UC San Diego researchers have achieved a medical breakthrough with a wearable, non-invasive device that records autonomic nerve activity, offering the potential for early detection of life-threatening conditions like sepsis.
Researchers led by UC San Diego have made a groundbreaking advancement by developing a wearable, non-invasive device capable of measuring human cervical nerve activity in clinical settings for the first time. The groundbreaking technology, capable of recording Autonomic Neurography (ANG), could revolutionize the early detection and treatment of inflammatory conditions such as sepsis.
This innovative device primarily targets the vagus and carotid sinus nerves — crucial components of the involuntary nervous system that control vital functions like digestion, heart rate and immune response. The significance of this development is vast, given that the vagus nerve plays a pivotal role in the body’s response to injury or infection, areas heavily researched due to their links to potentially deadly conditions, such as sepsis and PTSD.
The wearable technology offers clinicians a real-time, clinically validated tool for monitoring involuntary nervous system activity, an early indicator of bodily stress.

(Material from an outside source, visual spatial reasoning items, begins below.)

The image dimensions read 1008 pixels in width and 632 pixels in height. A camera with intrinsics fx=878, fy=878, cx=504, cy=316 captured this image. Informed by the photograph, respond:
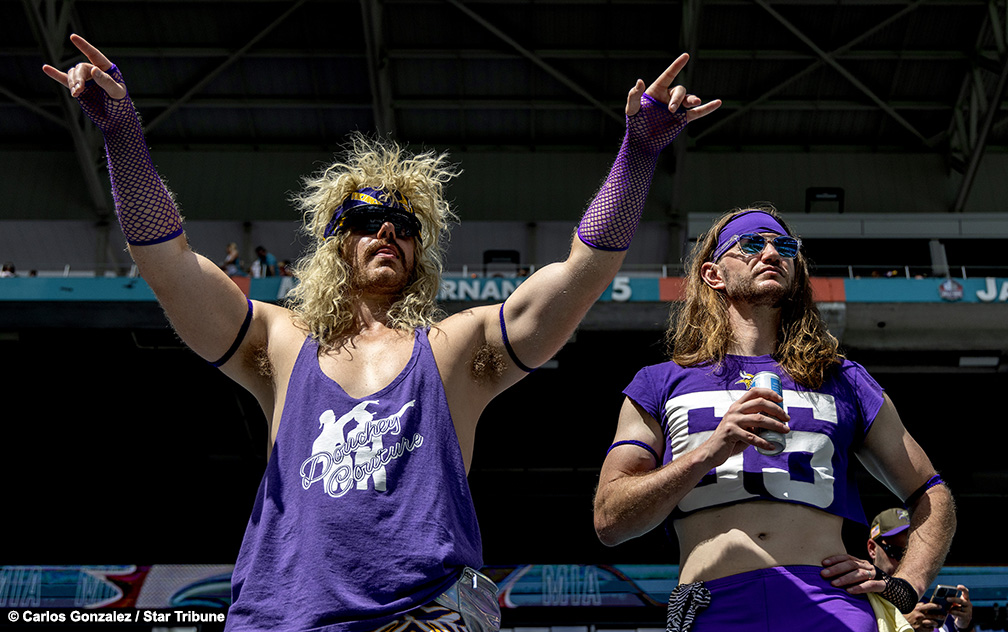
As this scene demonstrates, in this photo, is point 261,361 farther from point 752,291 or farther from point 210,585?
point 210,585

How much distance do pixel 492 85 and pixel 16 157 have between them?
12.3m

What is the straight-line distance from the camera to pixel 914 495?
2.68 m

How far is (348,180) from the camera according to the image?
2955 millimetres

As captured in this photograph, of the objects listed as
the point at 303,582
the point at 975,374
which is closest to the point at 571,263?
the point at 303,582

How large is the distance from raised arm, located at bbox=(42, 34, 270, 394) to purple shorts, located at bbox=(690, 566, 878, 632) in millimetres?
1551

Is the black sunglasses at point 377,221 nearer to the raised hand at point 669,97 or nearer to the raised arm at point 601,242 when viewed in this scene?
the raised arm at point 601,242

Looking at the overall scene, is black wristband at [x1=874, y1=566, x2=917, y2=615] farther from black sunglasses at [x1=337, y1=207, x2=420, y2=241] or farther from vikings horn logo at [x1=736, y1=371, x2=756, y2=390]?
black sunglasses at [x1=337, y1=207, x2=420, y2=241]

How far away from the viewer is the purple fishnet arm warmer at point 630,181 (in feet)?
7.91

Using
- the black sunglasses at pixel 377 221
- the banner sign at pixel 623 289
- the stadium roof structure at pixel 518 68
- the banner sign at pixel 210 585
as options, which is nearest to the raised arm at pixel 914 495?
the black sunglasses at pixel 377 221

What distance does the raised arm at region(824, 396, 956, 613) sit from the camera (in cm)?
252

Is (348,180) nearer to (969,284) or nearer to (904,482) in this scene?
(904,482)

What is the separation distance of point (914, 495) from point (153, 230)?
2358 mm

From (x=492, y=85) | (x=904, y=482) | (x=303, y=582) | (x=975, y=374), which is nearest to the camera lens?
(x=303, y=582)

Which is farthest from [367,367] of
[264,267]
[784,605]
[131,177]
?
[264,267]
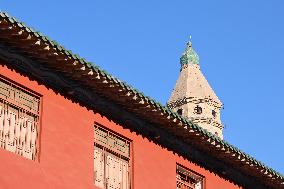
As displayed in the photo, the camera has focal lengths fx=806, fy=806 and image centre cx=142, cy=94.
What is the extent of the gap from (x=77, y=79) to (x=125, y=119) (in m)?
2.02

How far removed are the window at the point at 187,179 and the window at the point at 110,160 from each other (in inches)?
82.6

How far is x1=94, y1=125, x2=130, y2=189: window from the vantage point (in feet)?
63.4

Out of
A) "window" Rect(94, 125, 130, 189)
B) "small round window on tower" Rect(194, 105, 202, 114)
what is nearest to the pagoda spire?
"small round window on tower" Rect(194, 105, 202, 114)

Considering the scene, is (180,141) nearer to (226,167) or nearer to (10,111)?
(226,167)

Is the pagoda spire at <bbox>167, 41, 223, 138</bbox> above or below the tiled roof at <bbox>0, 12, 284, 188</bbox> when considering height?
above

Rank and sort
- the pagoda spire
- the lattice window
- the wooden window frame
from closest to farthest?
the lattice window
the wooden window frame
the pagoda spire

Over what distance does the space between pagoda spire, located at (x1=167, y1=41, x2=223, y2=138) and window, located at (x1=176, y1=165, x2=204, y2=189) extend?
5609cm

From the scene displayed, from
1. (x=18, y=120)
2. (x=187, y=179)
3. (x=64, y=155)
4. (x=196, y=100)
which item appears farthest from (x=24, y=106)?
(x=196, y=100)

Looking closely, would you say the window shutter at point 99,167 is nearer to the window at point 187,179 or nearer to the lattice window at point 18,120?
the lattice window at point 18,120

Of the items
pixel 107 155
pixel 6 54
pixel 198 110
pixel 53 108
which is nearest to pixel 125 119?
pixel 107 155

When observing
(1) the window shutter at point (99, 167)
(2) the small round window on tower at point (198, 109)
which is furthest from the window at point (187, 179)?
(2) the small round window on tower at point (198, 109)

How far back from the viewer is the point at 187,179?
72.3 ft

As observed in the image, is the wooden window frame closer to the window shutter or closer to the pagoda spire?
the window shutter

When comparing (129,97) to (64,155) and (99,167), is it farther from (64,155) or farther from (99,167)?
(64,155)
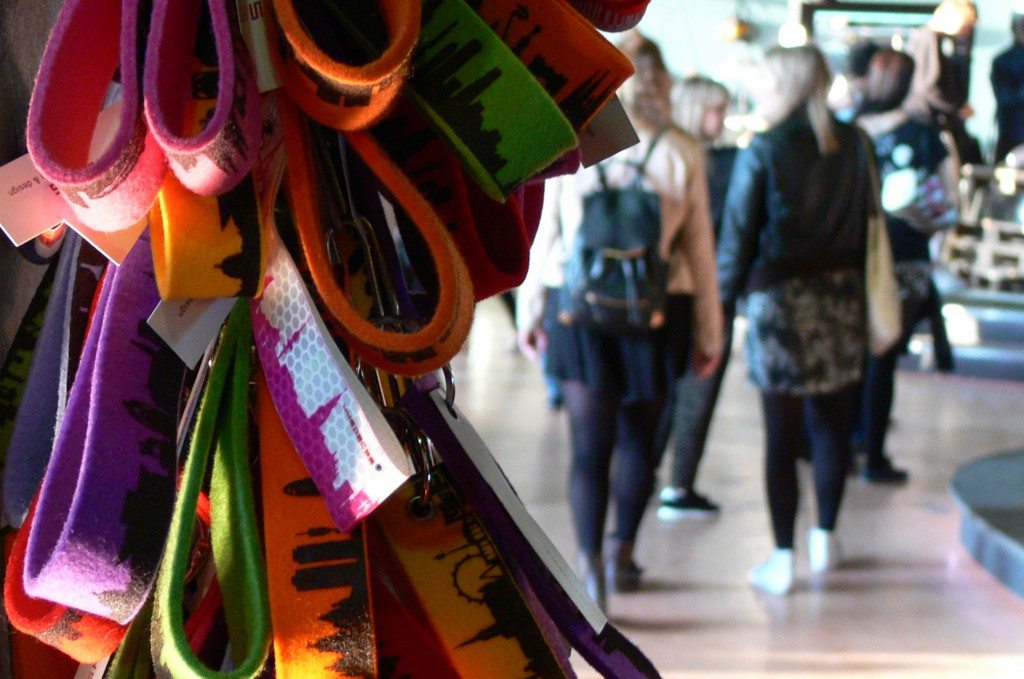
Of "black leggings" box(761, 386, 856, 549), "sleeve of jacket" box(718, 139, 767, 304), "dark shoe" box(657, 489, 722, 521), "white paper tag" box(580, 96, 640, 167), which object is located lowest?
"dark shoe" box(657, 489, 722, 521)

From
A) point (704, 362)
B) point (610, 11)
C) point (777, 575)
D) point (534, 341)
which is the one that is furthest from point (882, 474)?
point (610, 11)

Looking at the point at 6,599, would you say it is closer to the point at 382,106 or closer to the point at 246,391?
the point at 246,391

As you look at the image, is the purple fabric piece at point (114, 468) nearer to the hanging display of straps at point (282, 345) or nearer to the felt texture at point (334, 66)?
the hanging display of straps at point (282, 345)

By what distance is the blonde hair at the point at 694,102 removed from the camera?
13.6ft

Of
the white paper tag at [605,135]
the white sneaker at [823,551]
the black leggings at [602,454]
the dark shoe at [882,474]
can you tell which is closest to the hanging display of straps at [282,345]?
the white paper tag at [605,135]

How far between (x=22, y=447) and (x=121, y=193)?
0.71ft

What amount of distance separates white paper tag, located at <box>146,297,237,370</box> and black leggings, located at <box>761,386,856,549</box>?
288 centimetres

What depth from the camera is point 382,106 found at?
1.86 ft

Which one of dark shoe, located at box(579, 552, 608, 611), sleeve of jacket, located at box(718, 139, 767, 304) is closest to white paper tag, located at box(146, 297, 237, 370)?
dark shoe, located at box(579, 552, 608, 611)

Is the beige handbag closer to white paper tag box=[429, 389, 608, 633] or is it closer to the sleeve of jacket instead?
the sleeve of jacket

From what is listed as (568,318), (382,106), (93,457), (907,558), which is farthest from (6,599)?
(907,558)

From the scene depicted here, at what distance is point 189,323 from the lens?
603 millimetres

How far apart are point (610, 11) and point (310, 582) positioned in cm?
39

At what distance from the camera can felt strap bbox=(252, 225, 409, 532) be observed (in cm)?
57
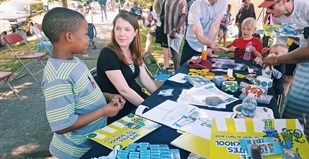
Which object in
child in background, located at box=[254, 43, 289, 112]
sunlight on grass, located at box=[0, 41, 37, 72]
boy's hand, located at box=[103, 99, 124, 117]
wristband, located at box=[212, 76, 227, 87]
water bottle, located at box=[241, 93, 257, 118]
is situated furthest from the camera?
sunlight on grass, located at box=[0, 41, 37, 72]

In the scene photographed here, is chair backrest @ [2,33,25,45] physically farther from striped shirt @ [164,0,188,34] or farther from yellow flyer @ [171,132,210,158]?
yellow flyer @ [171,132,210,158]

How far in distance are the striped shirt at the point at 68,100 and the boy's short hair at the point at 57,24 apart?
13 centimetres

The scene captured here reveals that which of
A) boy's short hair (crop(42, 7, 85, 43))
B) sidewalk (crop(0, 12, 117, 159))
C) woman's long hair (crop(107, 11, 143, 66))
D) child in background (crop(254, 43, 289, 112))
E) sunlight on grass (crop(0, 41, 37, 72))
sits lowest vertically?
sidewalk (crop(0, 12, 117, 159))

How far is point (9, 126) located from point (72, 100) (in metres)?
2.32

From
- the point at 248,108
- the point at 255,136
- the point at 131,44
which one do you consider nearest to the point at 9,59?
the point at 131,44

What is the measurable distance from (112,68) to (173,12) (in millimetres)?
2803

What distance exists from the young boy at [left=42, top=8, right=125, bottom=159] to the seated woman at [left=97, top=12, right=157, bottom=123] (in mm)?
469

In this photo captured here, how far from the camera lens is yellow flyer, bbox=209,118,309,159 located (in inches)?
42.7

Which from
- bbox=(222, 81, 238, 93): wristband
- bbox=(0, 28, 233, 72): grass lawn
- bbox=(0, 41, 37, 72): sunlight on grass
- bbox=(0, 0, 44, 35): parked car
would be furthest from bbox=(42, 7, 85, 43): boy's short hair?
bbox=(0, 0, 44, 35): parked car

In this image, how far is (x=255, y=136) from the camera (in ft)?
3.85

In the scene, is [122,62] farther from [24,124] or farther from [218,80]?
[24,124]

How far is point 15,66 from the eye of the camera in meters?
5.63

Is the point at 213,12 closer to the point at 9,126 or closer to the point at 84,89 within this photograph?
the point at 84,89

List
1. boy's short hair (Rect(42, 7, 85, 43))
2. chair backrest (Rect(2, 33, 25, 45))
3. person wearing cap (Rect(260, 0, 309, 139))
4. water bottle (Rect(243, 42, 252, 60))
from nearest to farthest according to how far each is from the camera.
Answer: boy's short hair (Rect(42, 7, 85, 43)) < person wearing cap (Rect(260, 0, 309, 139)) < water bottle (Rect(243, 42, 252, 60)) < chair backrest (Rect(2, 33, 25, 45))
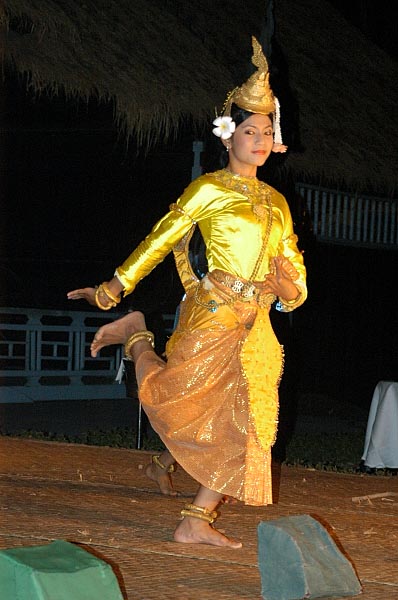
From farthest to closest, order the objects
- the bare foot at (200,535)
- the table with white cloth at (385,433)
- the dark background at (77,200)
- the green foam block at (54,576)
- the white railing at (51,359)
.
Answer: the white railing at (51,359) → the dark background at (77,200) → the table with white cloth at (385,433) → the bare foot at (200,535) → the green foam block at (54,576)

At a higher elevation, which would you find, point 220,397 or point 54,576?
point 220,397

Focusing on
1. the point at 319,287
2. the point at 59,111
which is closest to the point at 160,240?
the point at 59,111

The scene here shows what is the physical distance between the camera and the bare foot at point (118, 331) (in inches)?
165

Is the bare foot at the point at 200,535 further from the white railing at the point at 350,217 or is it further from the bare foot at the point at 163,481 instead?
the white railing at the point at 350,217

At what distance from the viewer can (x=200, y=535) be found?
4.02 m

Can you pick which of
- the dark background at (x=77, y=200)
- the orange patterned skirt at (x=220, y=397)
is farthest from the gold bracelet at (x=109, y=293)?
the dark background at (x=77, y=200)

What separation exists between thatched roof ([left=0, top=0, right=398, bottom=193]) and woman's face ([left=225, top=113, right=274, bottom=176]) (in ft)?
11.4

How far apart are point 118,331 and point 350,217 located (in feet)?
27.4

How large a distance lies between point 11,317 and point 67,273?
74 centimetres

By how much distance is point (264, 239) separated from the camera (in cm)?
407

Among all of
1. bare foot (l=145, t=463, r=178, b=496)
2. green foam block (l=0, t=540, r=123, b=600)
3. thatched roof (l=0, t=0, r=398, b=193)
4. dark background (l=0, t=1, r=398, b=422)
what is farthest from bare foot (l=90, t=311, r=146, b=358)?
dark background (l=0, t=1, r=398, b=422)

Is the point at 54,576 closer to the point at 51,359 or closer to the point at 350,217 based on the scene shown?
the point at 51,359

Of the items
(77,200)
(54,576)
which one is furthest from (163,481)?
(77,200)

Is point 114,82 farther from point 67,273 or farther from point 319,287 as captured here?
point 319,287
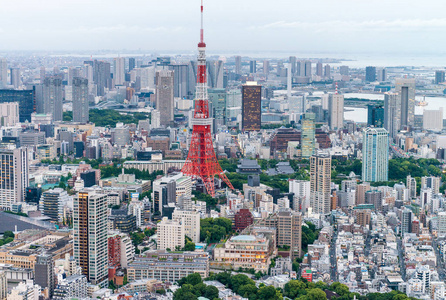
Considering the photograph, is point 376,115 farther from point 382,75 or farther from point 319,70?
point 319,70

As outlined in a 2022 Scientific Reports paper, the team created a flexible, adhesive-integrated electrode array. Their latest study, published in Nature Communications Biology, utilized this approach to detect deep neural activity in a simulated hyperinflammatory clinical model.
“We are encouraged by our results. The device is poised to provide an early diagnostic marker of pathogen infection, or inflammation from a pathological process,” the study’s senior author Imanuel Lerman, who’s the head of the Lerman Lab at UC San Diego’s Qualcomm Institute and founder of InflammaSense Inc., the company licensing the technology, said in a news release. “Based on the study results, we are now deploying the device at the intensive care units of the Jacobs Medical Center at UC San Diego Health. The device will detect early involuntary neural signaling indicative of impending sepsis.”
The study was led by Troy Bu, a doctoral candidate in the Jacobs School’s Department of Electrical and Computer Engineering at UC San Diego. The research aims at offering a non-invasive alternative to surgically implanted microelectrodes for monitoring the vagus nerve.
The new device detects cervical nerve activity using magnetoneurography — a powerful technique that senses magnetic fields generated by nerve activity. In tests conducted on nine adult human subjects, the device successfully recorded nerve responses to induced hyperinflammation. The subjects’ blood was drawn and their plasma was tested for baseline levels of inflammation-triggering proteins called cytokines. Researchers then introduced a bacterial toxin, lipopolysaccharide, to simulate inflammation similar to that of a blood infection.
Inside a magnetically shielded room, sensors were placed beneath the right ear and over the right carotid artery to monitor heart rate and nerve activity. Within 30 minutes of injection, the device detected changes in nerve activity, which researchers corroborated with blood samples and noticed a rise in specific inflammatory proteins.
“With sepsis, every minute counts and early treatments save lives,” Bu said in the news release. “Early sepsis detection is critical as, every hour sepsis is not treated, the likelihood of death increases by up to seven percent. Our technology can provide doctors with an early warning sign of hyperimmune or immunoparalysis response in sepsis. Doctors can then provide the correct treatment as quickly as possible.”
The study observed that patient responses varied, presenting as distinct peaks in inflammatory protein levels and side effects. Such insights could help identify patients most susceptible to severe inflammatory responses and tailor treatments accordingly. This technology could become an essential asset not only in detecting early signs of sepsis but also in managing other conditions, such as PTSD and tailoring specific nerve-targeted therapies.
This pioneering research involved multiple collaborators, including Sandia National Laboratories, the University of Wisconsin-Madison, the VA Center for Stress and Mental Health, Quspin Laboratory, Stanford University and InflammaSense Inc.
By introducing this device into clinical practice, UC San Diego is on the verge of making significant strides in medical diagnostics, offering hope for early intervention and better outcomes for patients suffering from inflammatory conditions.